## TASK OBJECTIVE
Below is a block of records: output all of them exactly and leave out the pictures.

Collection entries
______________________________

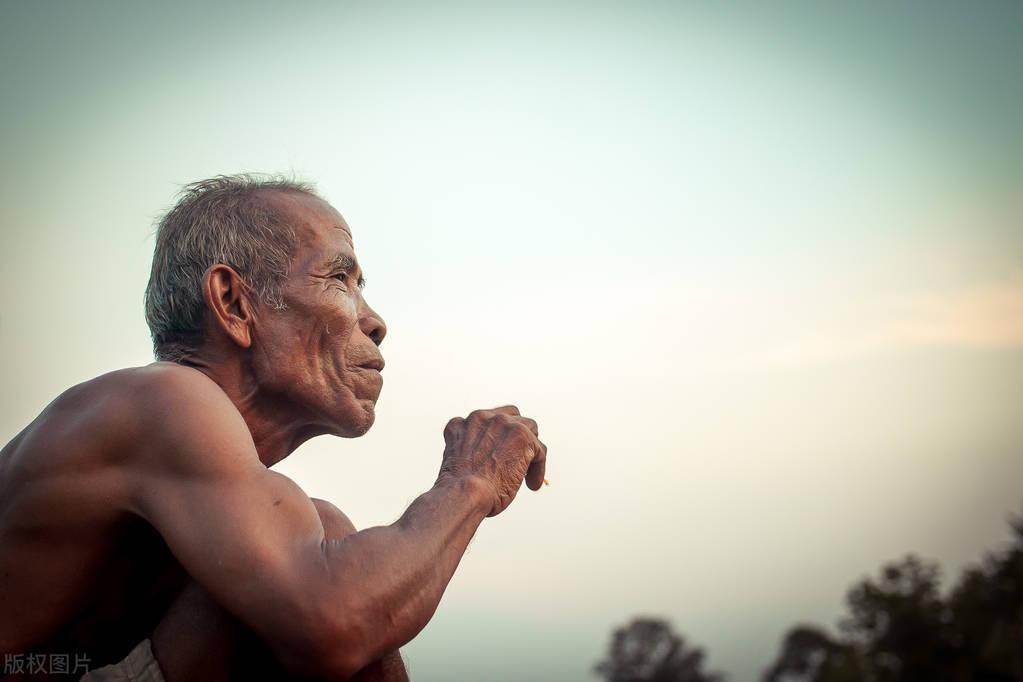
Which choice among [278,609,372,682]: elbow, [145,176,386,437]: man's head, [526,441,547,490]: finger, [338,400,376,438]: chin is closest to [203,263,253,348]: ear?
[145,176,386,437]: man's head

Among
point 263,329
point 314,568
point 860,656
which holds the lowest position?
point 860,656

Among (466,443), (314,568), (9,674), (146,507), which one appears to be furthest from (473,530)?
(9,674)

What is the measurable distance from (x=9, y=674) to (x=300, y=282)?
140 cm

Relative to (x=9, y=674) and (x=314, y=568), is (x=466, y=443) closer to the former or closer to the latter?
(x=314, y=568)

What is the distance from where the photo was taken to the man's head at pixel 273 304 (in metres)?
2.75

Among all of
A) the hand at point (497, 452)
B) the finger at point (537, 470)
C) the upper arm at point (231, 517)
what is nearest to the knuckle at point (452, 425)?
the hand at point (497, 452)

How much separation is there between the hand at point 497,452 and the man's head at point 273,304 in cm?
40

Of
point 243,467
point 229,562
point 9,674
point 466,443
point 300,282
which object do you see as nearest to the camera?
point 229,562

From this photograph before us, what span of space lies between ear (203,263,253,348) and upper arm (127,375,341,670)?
0.52 m

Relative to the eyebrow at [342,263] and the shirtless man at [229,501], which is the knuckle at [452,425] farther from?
the eyebrow at [342,263]

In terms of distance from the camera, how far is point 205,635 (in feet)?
7.14

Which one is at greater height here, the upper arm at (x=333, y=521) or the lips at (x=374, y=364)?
the lips at (x=374, y=364)

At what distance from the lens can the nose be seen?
117 inches

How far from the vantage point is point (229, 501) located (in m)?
1.98
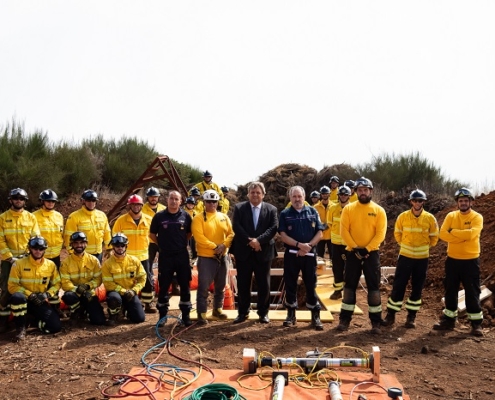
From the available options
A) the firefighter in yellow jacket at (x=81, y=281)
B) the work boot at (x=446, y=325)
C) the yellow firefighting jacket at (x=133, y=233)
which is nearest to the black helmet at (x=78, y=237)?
the firefighter in yellow jacket at (x=81, y=281)

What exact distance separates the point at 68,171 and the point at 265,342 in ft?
48.6

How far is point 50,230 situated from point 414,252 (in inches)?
232

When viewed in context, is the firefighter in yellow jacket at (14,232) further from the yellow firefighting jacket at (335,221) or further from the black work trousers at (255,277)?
the yellow firefighting jacket at (335,221)

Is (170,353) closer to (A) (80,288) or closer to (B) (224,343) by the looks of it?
(B) (224,343)

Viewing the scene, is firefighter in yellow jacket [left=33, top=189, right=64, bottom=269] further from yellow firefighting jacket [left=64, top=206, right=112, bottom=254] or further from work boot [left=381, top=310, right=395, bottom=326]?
work boot [left=381, top=310, right=395, bottom=326]

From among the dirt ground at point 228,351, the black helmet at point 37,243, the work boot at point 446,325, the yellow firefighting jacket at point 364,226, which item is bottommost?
the dirt ground at point 228,351

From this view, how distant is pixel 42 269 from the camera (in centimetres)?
673

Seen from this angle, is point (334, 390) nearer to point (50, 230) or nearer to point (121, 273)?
point (121, 273)

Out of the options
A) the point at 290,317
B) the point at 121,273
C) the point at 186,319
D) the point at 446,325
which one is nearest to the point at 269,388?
the point at 290,317

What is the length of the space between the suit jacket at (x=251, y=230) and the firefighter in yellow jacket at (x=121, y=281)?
5.78 ft

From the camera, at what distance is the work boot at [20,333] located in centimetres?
645

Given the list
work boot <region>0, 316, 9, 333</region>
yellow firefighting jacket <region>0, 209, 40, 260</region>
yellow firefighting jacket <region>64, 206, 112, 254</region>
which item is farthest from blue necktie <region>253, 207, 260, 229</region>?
work boot <region>0, 316, 9, 333</region>

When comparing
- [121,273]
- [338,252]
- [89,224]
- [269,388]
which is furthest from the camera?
[338,252]

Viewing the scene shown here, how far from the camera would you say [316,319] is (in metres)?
7.11
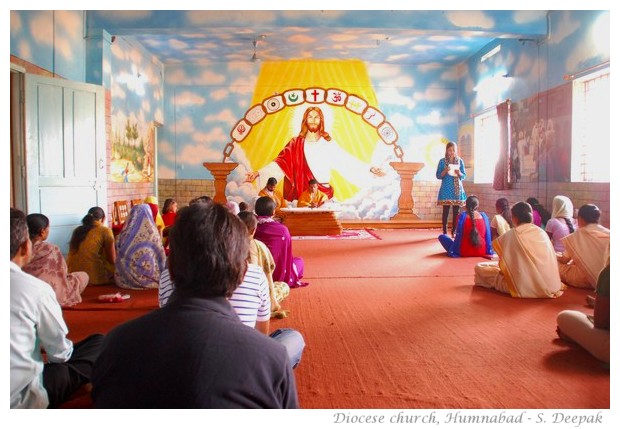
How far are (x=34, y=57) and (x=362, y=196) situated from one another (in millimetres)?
6702

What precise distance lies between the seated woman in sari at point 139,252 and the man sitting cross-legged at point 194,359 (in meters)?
3.24

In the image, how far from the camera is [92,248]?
4.44 metres

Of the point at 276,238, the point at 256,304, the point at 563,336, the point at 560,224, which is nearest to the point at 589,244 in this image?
the point at 560,224

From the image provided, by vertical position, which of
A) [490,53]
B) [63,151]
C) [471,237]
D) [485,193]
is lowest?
[471,237]

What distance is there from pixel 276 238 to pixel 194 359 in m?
3.13

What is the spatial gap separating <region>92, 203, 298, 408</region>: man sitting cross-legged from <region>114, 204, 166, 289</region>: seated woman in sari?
128 inches

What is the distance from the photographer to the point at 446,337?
3037 millimetres

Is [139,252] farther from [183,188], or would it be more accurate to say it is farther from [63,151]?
[183,188]

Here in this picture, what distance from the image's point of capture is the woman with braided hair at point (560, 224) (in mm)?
5316

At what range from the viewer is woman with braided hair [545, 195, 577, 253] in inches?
209

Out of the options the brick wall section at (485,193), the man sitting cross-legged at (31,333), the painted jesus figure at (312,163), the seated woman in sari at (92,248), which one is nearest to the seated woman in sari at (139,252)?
the seated woman in sari at (92,248)

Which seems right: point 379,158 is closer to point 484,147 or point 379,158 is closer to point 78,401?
point 484,147

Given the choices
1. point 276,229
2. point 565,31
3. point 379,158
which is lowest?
point 276,229
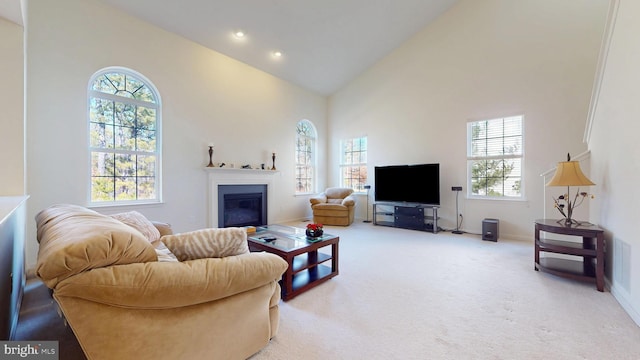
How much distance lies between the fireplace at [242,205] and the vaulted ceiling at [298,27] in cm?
272

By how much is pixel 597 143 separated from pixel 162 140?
19.8ft

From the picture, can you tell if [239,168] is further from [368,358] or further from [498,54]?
[498,54]

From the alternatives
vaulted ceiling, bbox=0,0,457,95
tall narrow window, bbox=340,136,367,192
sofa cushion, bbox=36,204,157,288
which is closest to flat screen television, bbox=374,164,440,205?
tall narrow window, bbox=340,136,367,192

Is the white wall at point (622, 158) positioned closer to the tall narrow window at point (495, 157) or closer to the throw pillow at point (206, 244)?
the tall narrow window at point (495, 157)

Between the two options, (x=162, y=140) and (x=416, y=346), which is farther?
(x=162, y=140)

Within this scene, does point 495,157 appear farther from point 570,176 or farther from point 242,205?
point 242,205

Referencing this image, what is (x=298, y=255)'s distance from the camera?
2869 mm

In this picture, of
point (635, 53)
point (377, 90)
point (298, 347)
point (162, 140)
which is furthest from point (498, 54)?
point (162, 140)

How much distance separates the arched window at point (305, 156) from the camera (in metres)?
6.98

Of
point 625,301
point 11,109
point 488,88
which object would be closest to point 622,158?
point 625,301

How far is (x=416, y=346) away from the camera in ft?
5.73

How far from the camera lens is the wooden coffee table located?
8.14ft

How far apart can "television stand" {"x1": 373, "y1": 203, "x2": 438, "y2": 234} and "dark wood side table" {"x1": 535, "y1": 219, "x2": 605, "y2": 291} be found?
2.31 metres

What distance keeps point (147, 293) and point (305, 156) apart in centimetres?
615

______________________________

## EXERCISE SOLUTION
Which choice among [278,609,372,682]: elbow, [145,176,386,437]: man's head, [526,441,547,490]: finger, [338,400,376,438]: chin is closest to [203,263,253,348]: ear?
[145,176,386,437]: man's head

Among
point 263,329
point 314,568
point 860,656
which holds the lowest position?
point 860,656

Among (466,443), (314,568), (9,674), (146,507), which one appears to be furthest from (473,530)?
(9,674)

What is the measurable distance from (x=9, y=674) to (x=300, y=282)?
140 cm

Relative to (x=9, y=674) and (x=314, y=568), is (x=466, y=443) closer to the former or closer to the latter?
(x=314, y=568)

What is the distance from where the photo was taken to the man's head at pixel 273 304 (in metres)?
2.75

Among all of
A) the hand at point (497, 452)
B) the finger at point (537, 470)
C) the upper arm at point (231, 517)
what is nearest to the knuckle at point (452, 425)?
the hand at point (497, 452)

How much separation is there between the hand at point 497,452 and the man's head at point 273,304 in cm?
40

Of
point 243,467
point 229,562
point 9,674
point 466,443
point 300,282
which object do you see as nearest to the camera?
point 229,562

From this photograph before us, what span of space lies between ear (203,263,253,348) and upper arm (127,375,341,670)?
0.52 m

Relative to the eyebrow at [342,263] and the shirtless man at [229,501], which is the knuckle at [452,425] farther from?
the eyebrow at [342,263]

In terms of distance from the camera, how far is point 205,635 (in feet)?
7.14

Which one is at greater height here, the upper arm at (x=333, y=521) or the lips at (x=374, y=364)?
the lips at (x=374, y=364)

At what distance from the lens can the nose be seen?
117 inches

How far from the vantage point is point (229, 501) located (in m)?
1.98
From the available options
A) the firefighter in yellow jacket at (x=81, y=281)
B) the work boot at (x=446, y=325)
C) the yellow firefighting jacket at (x=133, y=233)
which is nearest to the black helmet at (x=78, y=237)?
the firefighter in yellow jacket at (x=81, y=281)

What exact distance separates the point at 68,171 and the point at 265,342 in ft?
48.6

How far is point 50,230 situated from point 414,252 (in inches)?
232

When viewed in context, is the firefighter in yellow jacket at (14,232) further from the yellow firefighting jacket at (335,221) or further from the black work trousers at (255,277)?
the yellow firefighting jacket at (335,221)

Is (170,353) closer to (A) (80,288) or closer to (B) (224,343) by the looks of it?
(B) (224,343)

Viewing the scene, is firefighter in yellow jacket [left=33, top=189, right=64, bottom=269] further from yellow firefighting jacket [left=64, top=206, right=112, bottom=254] or further from work boot [left=381, top=310, right=395, bottom=326]?
work boot [left=381, top=310, right=395, bottom=326]

From among the dirt ground at point 228,351, the black helmet at point 37,243, the work boot at point 446,325, the yellow firefighting jacket at point 364,226, which item is bottommost?
the dirt ground at point 228,351

From this view, how distant is pixel 42 269 from the camera (in centimetres)?
673

Seen from this angle, is point (334, 390) nearer to point (50, 230) or nearer to point (121, 273)?
point (121, 273)

Out of the options
A) the point at 290,317
B) the point at 121,273
C) the point at 186,319
D) the point at 446,325
which one is nearest to the point at 269,388?
the point at 290,317

What is the length of the space between the suit jacket at (x=251, y=230) and the firefighter in yellow jacket at (x=121, y=281)?
5.78 ft

From the camera, at what distance is the work boot at [20,333] located in centimetres?
645

Given the list
work boot <region>0, 316, 9, 333</region>
yellow firefighting jacket <region>0, 209, 40, 260</region>
yellow firefighting jacket <region>64, 206, 112, 254</region>
which item is farthest from blue necktie <region>253, 207, 260, 229</region>?
work boot <region>0, 316, 9, 333</region>

When comparing
- [121,273]
- [338,252]
- [89,224]
- [269,388]
which is furthest from the camera?
[338,252]

Viewing the scene shown here, how far from the camera would you say [316,319] is (in metres)?
7.11
How far are (x=34, y=57) and (x=362, y=196) situated from one another (in millimetres)?
6702

What precise distance lies between the seated woman in sari at point 139,252 and the man sitting cross-legged at point 194,359 (in meters)?
3.24

In the image, how far from the camera is [92,248]?
4.44 metres

Of the point at 276,238, the point at 256,304, the point at 563,336, the point at 560,224, which is nearest to the point at 589,244 in this image?
the point at 560,224

From the image provided, by vertical position, which of
A) [490,53]
B) [63,151]
C) [471,237]
D) [485,193]
is lowest?
[471,237]

What distance is there from pixel 276 238 to pixel 194 359 in m?
3.13

What is the spatial gap separating <region>92, 203, 298, 408</region>: man sitting cross-legged from <region>114, 204, 166, 289</region>: seated woman in sari?
128 inches

What is the distance from the photographer to the point at 446,337?
3037 millimetres

Is [139,252] farther from [183,188], or would it be more accurate to say it is farther from [63,151]?
[183,188]

Here in this picture, what distance from the image's point of capture is the woman with braided hair at point (560, 224) (in mm)?
5316

At what range from the viewer is woman with braided hair [545, 195, 577, 253] in inches?
209

Out of the options the brick wall section at (485,193), the man sitting cross-legged at (31,333), the painted jesus figure at (312,163), the seated woman in sari at (92,248), which one is nearest to the seated woman in sari at (139,252)?
the seated woman in sari at (92,248)

Which seems right: point 379,158 is closer to point 484,147 or point 379,158 is closer to point 78,401?
point 484,147

Given the choices
1. point 276,229
2. point 565,31
3. point 379,158
which is lowest?
point 276,229
How much distance lies between the fireplace at [242,205] and the vaulted ceiling at [298,27] in cm?
272

By how much is pixel 597 143 separated from pixel 162 140?
19.8ft

From the picture, can you tell if [239,168] is further from [368,358] or further from [498,54]?
[498,54]

From the alternatives
vaulted ceiling, bbox=0,0,457,95
tall narrow window, bbox=340,136,367,192
sofa cushion, bbox=36,204,157,288
which is closest to flat screen television, bbox=374,164,440,205?
tall narrow window, bbox=340,136,367,192

Is the white wall at point (622, 158) positioned closer to the tall narrow window at point (495, 157) or closer to the throw pillow at point (206, 244)?
the tall narrow window at point (495, 157)

Between the two options, (x=162, y=140) and (x=416, y=346), which is farther?
(x=162, y=140)

Within this scene, does point 495,157 appear farther from point 570,176 or farther from point 242,205?
point 242,205

Referencing this image, what is (x=298, y=255)'s distance from the camera?
2869 mm

In this picture, of
point (635, 53)
point (377, 90)
point (298, 347)
point (162, 140)
which is furthest from point (498, 54)?
point (162, 140)

How much distance separates the arched window at point (305, 156) from the camera (in metres)?
6.98

Of
point 625,301
point 11,109
point 488,88
which object would be closest to point 622,158?
point 625,301

How far is (x=416, y=346) away from the camera in ft?
5.73

How far from the camera lens is the wooden coffee table located?
8.14ft

How far apart can "television stand" {"x1": 373, "y1": 203, "x2": 438, "y2": 234} and "dark wood side table" {"x1": 535, "y1": 219, "x2": 605, "y2": 291} be found?
2.31 metres

What distance keeps point (147, 293) and point (305, 156) apart in centimetres?
615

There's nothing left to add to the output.